Warm Blooded Creatures That Have – a “Counter-Current Exchange”

A man standing with his bare feet in cold water would not survive long, but a  wading bird can stand in cold water all day, and the whale and seal swim in the arctic with naked fins and flippers, continually bathing them in freezing water.

All such warm-blooded creatures have to maintain a steady body temperature. How do they manage to do this?

They use what biologists call a “counter-current exchange.” It is a method of heat exchange used in industry.

Rete mirabile counter-current blood exchange

Rete mirabile counter-current blood exchange

In animals it is called rete irabile, or “wonder net.” The blood in one vessel flows in the opposite direction to the adjacent vessel,  and in this way warm blood passes on its heat to the colder blood. It is equivalent to a double layer of circulating blood.

Termites are Blind with No Brains; Yet They Build Skyscrapers with Air-Conditioning!

termites are blind and have no brains, yet they build high rises like this

Image by bernswaelz from Pixabay

It all starts with two termites, a king and queen. They lay eggs, but never teach their offspring anything. How can they, when they have almost no brains and are all blind?

Working together the young build large termite towers, part of which rise as much as 20 feet in the air. Each side may be 12 feet across. The narrow part lies north and south, so the tower receives warmth in the morning and late afternoon, but less in the heat of midday. Scientists have discovered that they build in relation to magnetic north.

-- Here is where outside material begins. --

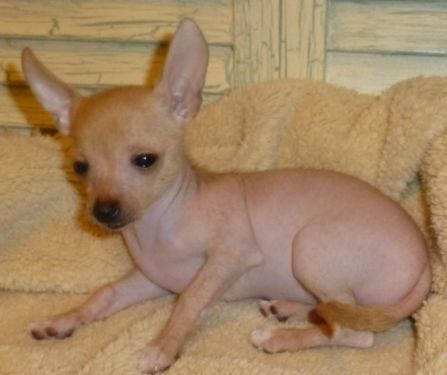 Hairless Chihuahua Tiny Female See Carlita On My Ebay Ad Dogs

Because it rains heavily at times, the towers have conical roofs and sides sloping from smaller at the top to larger at the bottom. The eaves of the towers project outward, so the rain cascades off of them and falls away from the base of the tower. That takes more thinking than a termite is able to give to the project.

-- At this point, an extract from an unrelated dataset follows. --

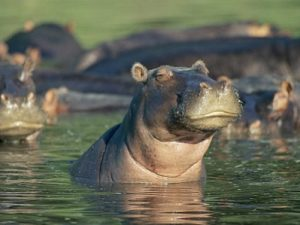 Flusspferde_in_den_Mzima_Springs_im_Tsavo_West_Nationalpark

When they enlarge their homes, they go up through the roof and add new towers and minarets grouped around a central sphere. The whole thing looks like a castle. In this tower is to be found floor after floor of nursery sections, fungus gardens, food storerooms, and other areas, including the royal chambers where the king and queen live. If termites were the size of humans, their residential/office/building/factory complex would be a mile high. Yet these are tiny, blind creatures, the size and intelligence of worms.

Then there is the air-conditioning system. In the center of the cavernous below-ground floor is a massive clay pillar, supporting the ceiling of this cellar. Here is where their central Air Conditioning System Processor is located. It consists of a spiral of rings of thin vertical vanes, up to 6 inches deep, centered around the pillar, spiraling outward. The coils of each row of the spiral are only an inch or so apart. The lower edge of the vanes have holes ti increase the flow of air around them. The vanes cool the air, and a network of flues carries the hot air down to the cellar.

From high up in the tower these ventilating shafts down downward. But carbon dioxide must be exchanged for oxygen, which the few, guarded entrances cannot provide. So the top of the flues butt against special very porous earthen material in the top walls of the tower, just inside the projecting eaves. Fresh air is thus carried throughout the towers by the ventilating system.